→ **Text passage**
========================================================================

Why I hate white computers

Why I hate white computers
==========================

Disclaimer and Editor's note<<END_OF_DISCL
----------------------------

This piece was written in 2009-2010.  It expresses my personal views
and makes no claim to contain wisdom and/or truth.

In the following the names of the guilty have mostly been changed. The
particular brand of computers and operating systems I talk about have
been renamed to 'white computer/OS' for no particular reason.

All writing was done on a smartphone and I did not intent to fix those
typos.

END_OF_DISCL

The Story Begins
----------------

About a year ago i made an error. Noone talked or tricked me into it,
I did it myself with no external influences other than the usual
information overkill from advertising, TV and other media.  I bought
a well-known, rather stylish smartphone.

While that device is rather neat, not particularly cool or ergonomic,
and I feel slightly uncomfortable when having to use it in public, it
has this big, stinking problem: it needs a particular music
software. The first thing it does after getting its first dose of
energy is asking for that music software.  Just like a newborn asking
for the remote control after its first dose of mother's finest. Unlike
the newborn, however, the stylish smartphone will just refuse to do
anything if it doesn't get its music software. That's more like a two
years old.

 
Now, me being a pure Linux guy for like 15 years, that posed a
problem. Buying a windows license was out of question and getting it
to run in wine would probably not be worth the time. Well, so many
people, even developers, even developers I know and trust, were
happily using White OS machines and I decided to jump the train.

I made an error and I accept my punishment. 

The Punishment
--------------

I even paid for my punishment which came in form of a white
computer. Aye! a nice piece if hardware it is, cleaned my desk from a
lot of cables. But that wannabe operating system is such a crippled
and broken piece of software. I really can't understand, why so many
people still follow the cult.  I mean it may have a future, I don't
deny that. But it will take a while to grow up.

The Focus Killer
----------------

The first thing to mention, and I might just as well stop writing
after that, is, that it uses click to focus exclusively. Go and search
the 'net for the blog of Steve Yegge, he has a very nice summary of
that topic. Now, if I write 'exclusively', don't take that
literally. As I mentioned earlier, that OS looks rather childish to me
and here is one reason. White OS uses click to focus exclusively
EXCEPT for the Terminal application which allows focus follows mouse,
and all X-apps for which you can enable FFM as well (and Gimp in
particular would be completely useless if you couldn't) and except for
one application or the other which may choose to pass the mouse click
used to activate the window to the buttons or whatever was underneath
your pointer when you clicked. So, make sure to click right beside any
button in Ciscos VPN window. By the way: do you wait for that VPN
software to shut down your connection before you continue to work? I
don't, because it takes like ten seconds or so, and I just refuse to
wait ten secs for a network connection to shutdown. But that friendly
piece of software kindly reminds me when it has finished shutting down
the connection I already forgot about because my mind is already
occupied with (hopefully) more important things by STEALING THE FOCUS!

========================================================================

→ **Recorded data**
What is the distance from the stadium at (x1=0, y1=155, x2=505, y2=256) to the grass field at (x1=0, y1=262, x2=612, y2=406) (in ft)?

========================================================================

→ **Stated problem**
In the essay on white computers, how long does the writer say the VPN software takes to shut down a network connection?

→ **The solution**
About ten seconds.